# Image process using openCV
by Jenny Zeng

It will extract hist bins of an image to be the features

In [1]:
import cv2
import numpy as np
import glob
import matplotlib.pyplot as plt
plt.style.use('ggplot')
import mltools as ml

In [2]:
# parameters
NUM_BINS = 8 # number of bins for each channel
COLOR = ('b','g','r') # channel order in array
IMG_DIR_PATH = [('/notebooks/Minecraft-AI/mc-data/fence_rgb_2/*.jpg',0),
               ('/notebooks/Minecraft-AI/mc-data/pig_rgb_2/*.jpg',1)]

FILE_SAVE_PATH = '/notebooks/Minecraft-AI/mc-data/fence_pig.txt'
labels ={"no_pig":0,"pig":1}
# labels ={"mesa":0, "forest":1, "desert":2, 'jungle':3,"eh":4}

## Analyze a sinlge image

In [None]:
IMG_PATH='/notebooks/Minecraft-AI/mc-data/mesa/mesa_rgb/mesa_10.jpg'
img=cv2.imread(IMG_PATH)
img = cv2.cvtColor(img, cv2.COLOR_BGR2RGB)
plt.imshow(img)
plt.xticks([]), plt.yticks([])  # to hide tick values on X and Y axis
plt.show()

## historgram of the image



In [None]:
hist = np.zeros((NUM_BINS,3))
bins = np.linspace(0, 256, NUM_BINS)
for i,col in enumerate(COLOR):
    histr = cv2.calcHist([img],[i],None,[NUM_BINS],[0,256])
    plt.plot(histr, color=col)
    hist[:,i] = histr[:,0]
plt.show()

histr is an array with shape (NUM_BINS,1), that is 8 bins and 1 channel if NUM_BINS=8

In [None]:
histr.shape

hist is an array with shape (NUM_BINS,3), hist is what we want to store as the features of an image

In [None]:
hist.shape

reshape hist to be an 1-d array

In [None]:
hist = hist.flatten()
hist

### helper function to convert a image to be data 
with 24 features and 1 label
(a 1-d array with length = 25)

In [3]:
def convertImage(img_path, label):
    img=cv2.imread(img_path)
    img = cv2.cvtColor(img, cv2.COLOR_BGR2RGB)
    hist = np.zeros((NUM_BINS,3))
    bins = np.linspace(0, 256, NUM_BINS)
    for i,col in enumerate(COLOR):
        histr = cv2.calcHist([img],[i],None,[NUM_BINS],[0,256])
        hist[:,i] = histr[:,0]
    hist = hist.flatten()
    hist = np.append(hist, label)
    return hist

In [None]:
hist, img = convertImage(IMG_PATH, 0)
print hist


In [None]:
hist.shape

In [None]:
img

## save images to a txt file

### helper function on extracting images from a single dir with jpg images
each subdir has the images with the same class

In [4]:
def extractFromSubdir(subdir, label):
    img_files = glob.glob(subdir)
    data = np.array([convertImage(img_dir,label) for img_dir in img_files])
    
    return data

In [None]:
subdir = '/notebooks/Minecraft-AI/mc-data/mesa/mesa_rgb/*.jpg'
data = extractFromSubdir(subdir,labels["mesa"])

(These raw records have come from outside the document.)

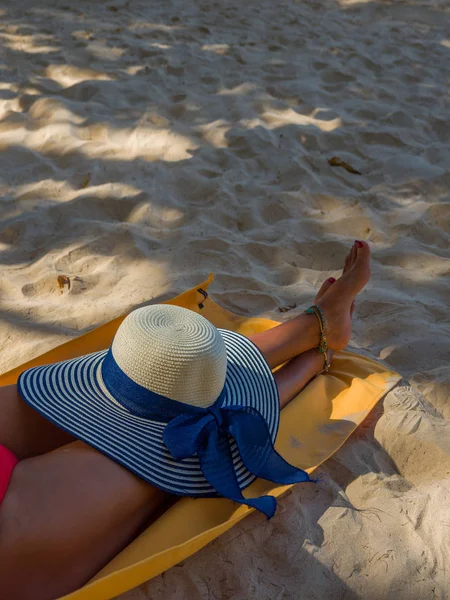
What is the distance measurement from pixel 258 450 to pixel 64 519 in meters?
0.56

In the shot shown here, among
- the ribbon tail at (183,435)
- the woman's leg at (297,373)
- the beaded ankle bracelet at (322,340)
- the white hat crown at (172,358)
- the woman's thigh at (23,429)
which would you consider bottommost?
the woman's leg at (297,373)

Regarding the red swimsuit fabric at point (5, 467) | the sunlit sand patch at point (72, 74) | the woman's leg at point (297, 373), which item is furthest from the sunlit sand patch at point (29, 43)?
the red swimsuit fabric at point (5, 467)

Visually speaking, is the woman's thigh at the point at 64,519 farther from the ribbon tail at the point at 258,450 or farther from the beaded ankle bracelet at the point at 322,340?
the beaded ankle bracelet at the point at 322,340

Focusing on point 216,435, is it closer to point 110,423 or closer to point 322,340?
point 110,423

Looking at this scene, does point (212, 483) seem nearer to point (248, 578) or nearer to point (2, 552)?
point (248, 578)

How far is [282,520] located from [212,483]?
247mm

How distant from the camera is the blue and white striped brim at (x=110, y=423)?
161 cm

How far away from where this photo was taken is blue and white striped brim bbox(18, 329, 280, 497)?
5.30 feet

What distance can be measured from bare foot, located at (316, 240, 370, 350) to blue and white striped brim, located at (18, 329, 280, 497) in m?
0.51

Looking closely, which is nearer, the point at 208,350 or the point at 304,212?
the point at 208,350

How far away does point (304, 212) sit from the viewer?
3.24 meters

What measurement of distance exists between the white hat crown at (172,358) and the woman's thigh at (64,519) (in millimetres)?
237

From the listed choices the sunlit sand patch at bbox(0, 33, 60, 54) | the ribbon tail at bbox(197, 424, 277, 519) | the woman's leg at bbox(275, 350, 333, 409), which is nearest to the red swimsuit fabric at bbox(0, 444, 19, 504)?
the ribbon tail at bbox(197, 424, 277, 519)

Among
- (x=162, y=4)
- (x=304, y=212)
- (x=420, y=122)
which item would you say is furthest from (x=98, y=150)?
(x=162, y=4)
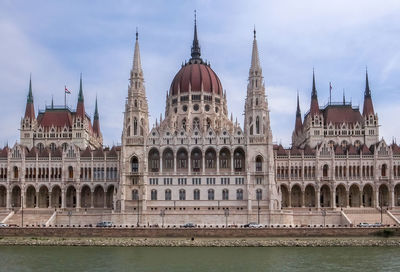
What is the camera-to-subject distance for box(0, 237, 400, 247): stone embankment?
84.2m

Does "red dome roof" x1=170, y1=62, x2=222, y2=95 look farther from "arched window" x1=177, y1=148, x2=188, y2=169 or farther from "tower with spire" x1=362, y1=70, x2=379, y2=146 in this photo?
"tower with spire" x1=362, y1=70, x2=379, y2=146

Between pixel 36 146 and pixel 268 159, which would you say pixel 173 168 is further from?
pixel 36 146

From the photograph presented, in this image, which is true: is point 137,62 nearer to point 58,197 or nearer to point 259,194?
point 58,197

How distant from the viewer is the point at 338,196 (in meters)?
122

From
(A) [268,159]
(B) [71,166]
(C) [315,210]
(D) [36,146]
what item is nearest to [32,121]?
(D) [36,146]

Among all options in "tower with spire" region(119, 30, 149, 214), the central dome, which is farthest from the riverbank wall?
the central dome

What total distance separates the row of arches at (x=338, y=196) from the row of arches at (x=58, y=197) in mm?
37018

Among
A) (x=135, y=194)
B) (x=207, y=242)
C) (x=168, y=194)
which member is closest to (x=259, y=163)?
(x=168, y=194)

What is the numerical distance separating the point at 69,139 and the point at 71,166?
1443 centimetres

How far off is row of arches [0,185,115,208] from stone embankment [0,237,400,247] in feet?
105

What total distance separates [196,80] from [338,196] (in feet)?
134

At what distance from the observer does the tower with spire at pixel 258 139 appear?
368ft

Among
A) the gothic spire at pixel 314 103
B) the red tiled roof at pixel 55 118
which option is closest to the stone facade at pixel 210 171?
the gothic spire at pixel 314 103

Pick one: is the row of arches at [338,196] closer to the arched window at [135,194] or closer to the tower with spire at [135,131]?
the tower with spire at [135,131]
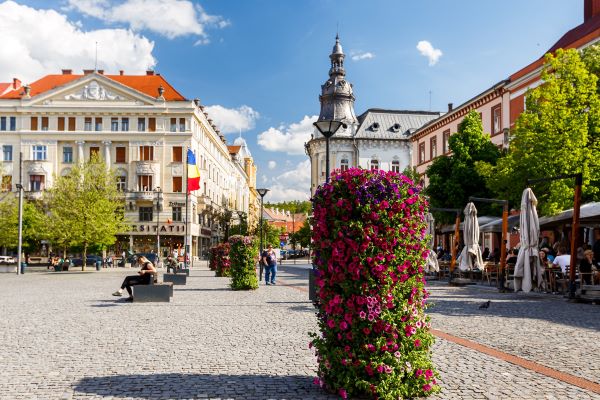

from the example subdir, we get 209 imgs, and each image has 24 features, 1 label

In [None]:
data.shape

### save all images in subdir of the IMG_DIR_PATH to a txt file

In [None]:
subdir


In [5]:
subdir, label = IMG_DIR_PATH[0]
data = extractFromSubdir(subdir, label) # assume has >=1 path

In [6]:
for subdir, label in (IMG_DIR_PATH[1:]):
    data = np.vstack((data, extractFromSubdir(subdir, label)))

In [None]:
np.random.shuffle(data)

In [7]:
np.savetxt(FILE_SAVE_PATH, data, delimiter=';',fmt='%.4e')

In [None]:
data.shape

## example for loading data from txt

In [8]:
data = np.loadtxt(FILE_SAVE_PATH, delimiter=';')

In [9]:
print data.shape

(3733, 25)


In [None]:
np.random.shuffle(data)

In [None]:
X = data[:,:-1]
Y = data[:,-1].astype(np.int64)

In [None]:
print X.shape
print Y.shape

In [None]:
Xtr, Xte, Ytr, Yte = ml.splitData(X,Y,train_fraction=0.8)

In [None]:
print Xtr.shape
print Xte.shape
print Ytr.shape
print Yte.shape